Look for the string "para" in the listing below, then copy every line that has it.

*** Extracted records Section Begins ***

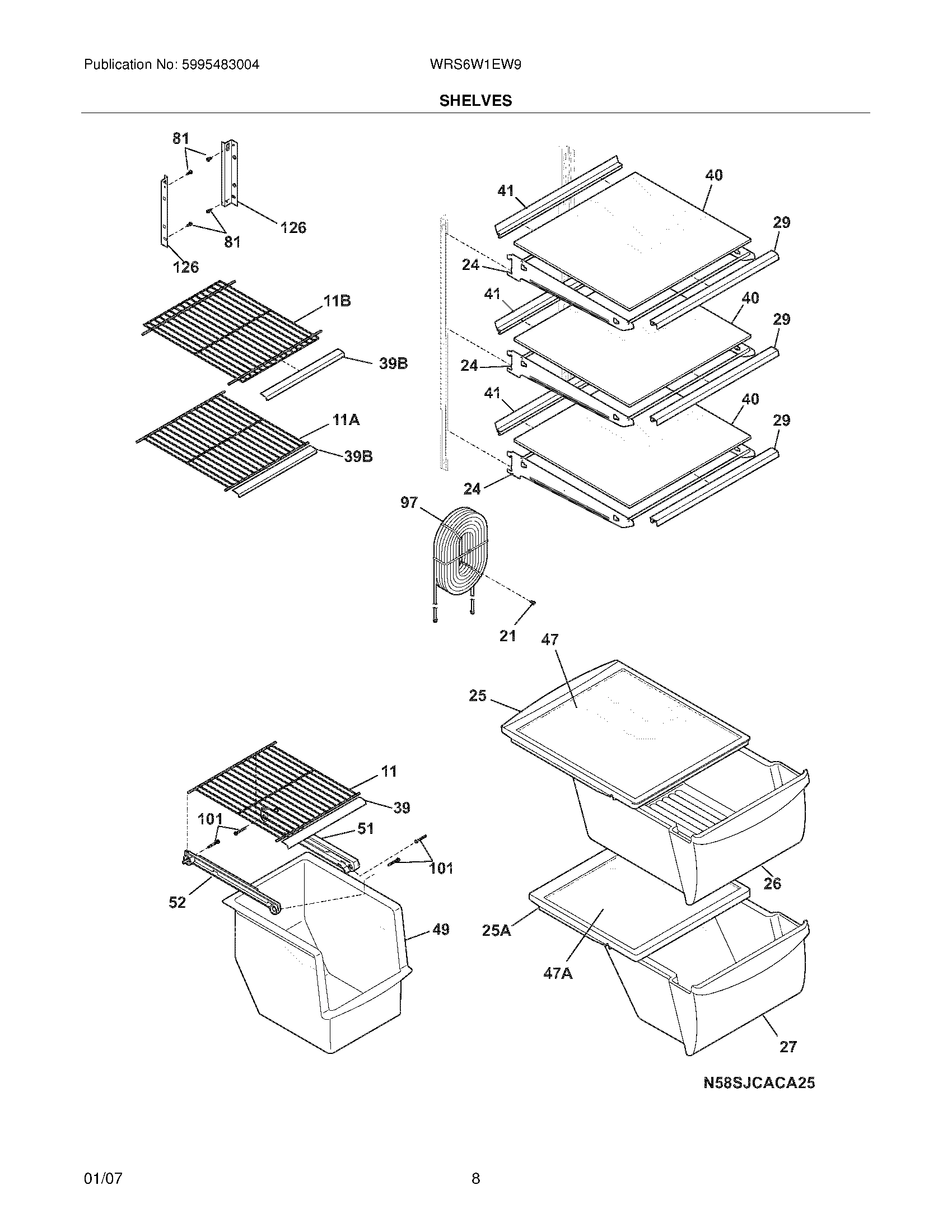 Publication No: 5995483004

WRS6W1EW9

SHELVES

81
126
81
126
11B
39B
11A
39B
41
40
29
24
41
40
29
24
41
40
29
24
97
21
47
25
26
25A
47A
27
11
39
101
51
101
52
49

N58SJCACA25

01/07

8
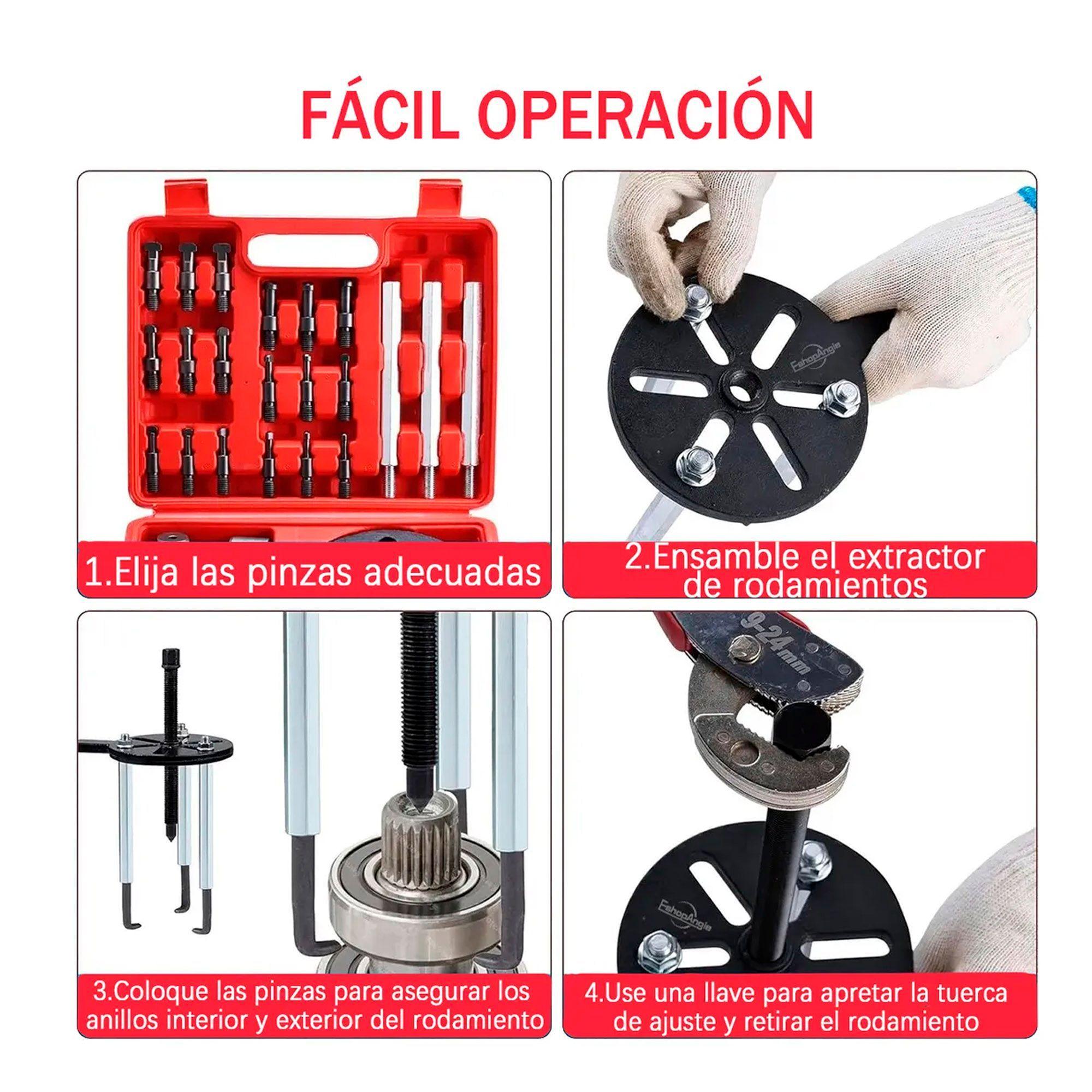 FÁCIL OPERACIÓN

1.Elija las pinzas adecuadas

FshopAngie

2.Ensamble el extractor de rodamientos

3.Coloque las pinzas para asegurar los anillos interior y exterior del rodamiento

9-24mm

FshopAngie

4.Use una llave para apretar la tuerca de ajuste y retirar el rodamiento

*** Extracted records Section Ends ***

Output of the task ::
3.Coloque las pinzas para asegurar los anillos interior y exterior del rodamiento
4.Use una llave para apretar la tuerca de ajuste y retirar el rodamiento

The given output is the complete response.